Tulane’s specimen was collected in February 2010 near the site of the Deepwater Horizon spill by the National Oceanographic and Atmospheric Administration’s (NOAA) ship Pisces, during a mission to study sperm whale feeding. NOAA researcher Mark Grace discovered the shark in the freezer at NOAA’s Pascagoula, Mississippi, laboratory in 2013.
“He contacted us and asked if we would archive the specimen and allow him to access it for study,” says Hank Bart, Professor of Ecology and Evolutionary Biology and Director and Curator of Fishes, Tulane University Museum of Natural History.
Grace and Tulane postdoctoral researcher Michael Doosey undertook a study to determine what species it was. “They noticed the circular rows of teeth and suspected it was a member of the kitefin shark family, Dalatiidae, which includes cookiecutter sharks,” says Bart.

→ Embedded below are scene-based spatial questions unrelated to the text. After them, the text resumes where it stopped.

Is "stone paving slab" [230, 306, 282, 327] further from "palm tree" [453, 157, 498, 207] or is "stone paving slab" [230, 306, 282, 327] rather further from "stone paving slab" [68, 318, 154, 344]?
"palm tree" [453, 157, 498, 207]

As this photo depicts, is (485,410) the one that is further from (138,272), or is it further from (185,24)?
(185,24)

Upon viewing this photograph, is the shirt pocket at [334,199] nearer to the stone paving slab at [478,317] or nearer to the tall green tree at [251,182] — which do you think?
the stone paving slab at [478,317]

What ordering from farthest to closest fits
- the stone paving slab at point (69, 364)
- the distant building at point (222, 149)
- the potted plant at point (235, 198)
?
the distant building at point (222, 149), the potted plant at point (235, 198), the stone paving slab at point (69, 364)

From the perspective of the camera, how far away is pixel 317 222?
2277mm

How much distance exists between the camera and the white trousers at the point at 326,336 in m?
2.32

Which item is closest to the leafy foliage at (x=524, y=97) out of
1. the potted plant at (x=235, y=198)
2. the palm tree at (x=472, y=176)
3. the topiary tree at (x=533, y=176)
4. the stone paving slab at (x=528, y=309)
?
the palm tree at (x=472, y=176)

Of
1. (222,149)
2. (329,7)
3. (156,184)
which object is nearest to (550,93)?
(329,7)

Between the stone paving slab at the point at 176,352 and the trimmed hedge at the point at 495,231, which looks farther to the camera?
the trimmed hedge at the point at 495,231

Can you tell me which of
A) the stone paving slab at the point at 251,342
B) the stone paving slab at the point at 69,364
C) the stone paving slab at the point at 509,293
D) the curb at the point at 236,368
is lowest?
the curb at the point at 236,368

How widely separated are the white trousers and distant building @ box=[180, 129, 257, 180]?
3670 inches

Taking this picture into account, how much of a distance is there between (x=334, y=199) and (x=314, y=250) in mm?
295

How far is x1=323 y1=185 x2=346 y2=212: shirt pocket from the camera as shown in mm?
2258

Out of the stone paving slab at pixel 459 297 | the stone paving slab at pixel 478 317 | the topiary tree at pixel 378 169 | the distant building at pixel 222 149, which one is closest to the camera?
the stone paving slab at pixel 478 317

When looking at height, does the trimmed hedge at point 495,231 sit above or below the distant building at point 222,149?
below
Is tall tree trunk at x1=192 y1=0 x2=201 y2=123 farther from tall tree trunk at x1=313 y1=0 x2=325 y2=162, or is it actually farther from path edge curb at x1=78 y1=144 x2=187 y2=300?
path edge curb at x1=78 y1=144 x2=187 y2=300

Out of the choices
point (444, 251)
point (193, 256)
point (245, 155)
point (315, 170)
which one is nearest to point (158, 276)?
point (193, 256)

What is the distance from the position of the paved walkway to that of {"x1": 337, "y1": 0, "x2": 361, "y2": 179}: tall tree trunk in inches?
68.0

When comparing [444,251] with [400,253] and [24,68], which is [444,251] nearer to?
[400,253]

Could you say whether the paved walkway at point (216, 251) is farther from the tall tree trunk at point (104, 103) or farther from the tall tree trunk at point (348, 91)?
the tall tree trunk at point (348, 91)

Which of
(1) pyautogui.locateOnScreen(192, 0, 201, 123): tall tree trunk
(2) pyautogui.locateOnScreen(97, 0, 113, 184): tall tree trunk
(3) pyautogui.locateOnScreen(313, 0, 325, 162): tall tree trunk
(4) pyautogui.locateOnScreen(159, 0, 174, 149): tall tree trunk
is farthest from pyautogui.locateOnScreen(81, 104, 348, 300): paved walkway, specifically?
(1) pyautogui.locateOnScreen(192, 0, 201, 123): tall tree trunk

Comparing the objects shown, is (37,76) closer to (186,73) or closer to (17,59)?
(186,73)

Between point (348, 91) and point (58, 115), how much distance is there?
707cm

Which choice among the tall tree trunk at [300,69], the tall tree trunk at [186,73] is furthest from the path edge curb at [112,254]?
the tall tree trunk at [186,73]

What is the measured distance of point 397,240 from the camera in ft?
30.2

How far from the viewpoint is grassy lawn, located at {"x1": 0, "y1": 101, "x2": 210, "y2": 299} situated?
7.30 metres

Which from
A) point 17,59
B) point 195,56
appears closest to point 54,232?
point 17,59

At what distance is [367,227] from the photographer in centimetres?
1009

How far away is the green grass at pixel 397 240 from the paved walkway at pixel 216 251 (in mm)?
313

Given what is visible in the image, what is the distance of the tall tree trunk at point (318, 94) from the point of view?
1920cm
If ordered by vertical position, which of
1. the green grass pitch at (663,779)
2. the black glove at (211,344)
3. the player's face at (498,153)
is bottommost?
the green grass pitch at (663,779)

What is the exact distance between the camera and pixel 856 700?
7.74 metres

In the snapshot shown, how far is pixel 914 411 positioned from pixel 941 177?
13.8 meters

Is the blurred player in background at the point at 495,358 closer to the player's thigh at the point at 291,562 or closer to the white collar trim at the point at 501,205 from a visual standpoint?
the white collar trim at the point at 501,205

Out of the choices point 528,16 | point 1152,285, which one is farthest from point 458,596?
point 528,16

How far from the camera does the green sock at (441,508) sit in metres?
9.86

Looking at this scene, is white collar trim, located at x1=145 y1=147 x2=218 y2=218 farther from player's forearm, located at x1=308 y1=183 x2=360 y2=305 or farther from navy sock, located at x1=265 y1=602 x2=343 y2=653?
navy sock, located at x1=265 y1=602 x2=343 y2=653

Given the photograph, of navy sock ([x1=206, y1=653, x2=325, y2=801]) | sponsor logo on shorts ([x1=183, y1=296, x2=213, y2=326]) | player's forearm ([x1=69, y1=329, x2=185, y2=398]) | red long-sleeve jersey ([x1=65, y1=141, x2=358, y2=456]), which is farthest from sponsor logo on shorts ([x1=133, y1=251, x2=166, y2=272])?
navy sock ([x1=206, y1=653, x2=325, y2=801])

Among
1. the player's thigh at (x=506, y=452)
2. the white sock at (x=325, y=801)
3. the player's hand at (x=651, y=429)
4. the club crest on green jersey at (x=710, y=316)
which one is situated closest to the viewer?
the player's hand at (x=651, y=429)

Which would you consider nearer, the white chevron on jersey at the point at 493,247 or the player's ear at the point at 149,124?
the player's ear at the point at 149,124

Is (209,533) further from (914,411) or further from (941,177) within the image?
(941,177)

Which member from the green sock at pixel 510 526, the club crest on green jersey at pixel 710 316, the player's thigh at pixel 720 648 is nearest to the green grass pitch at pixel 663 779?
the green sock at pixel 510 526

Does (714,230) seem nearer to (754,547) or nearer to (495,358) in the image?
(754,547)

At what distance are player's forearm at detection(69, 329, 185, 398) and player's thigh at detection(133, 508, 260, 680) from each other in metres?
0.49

Fish scientist Gavin Naylor of Hollings Marine Lab and Medical University of South Carolina provided genetic confirmation of this hypothesis.
“Because our taxonomic evaluation of the Gulf specimen is ongoing, we are referring to it as Mollisquama sp., rather than described species M. parini.” Bart says.
“This find highlights how little we know about the Gulf of Mexico,” says Bart. “It also highlights the importance of marine surveys by agencies like NOAA Fisheries and the detective work of NOAA scientists like Mark Grace. Without this work, we never would have discovered the Gulf specimen of Mollisquama sp.”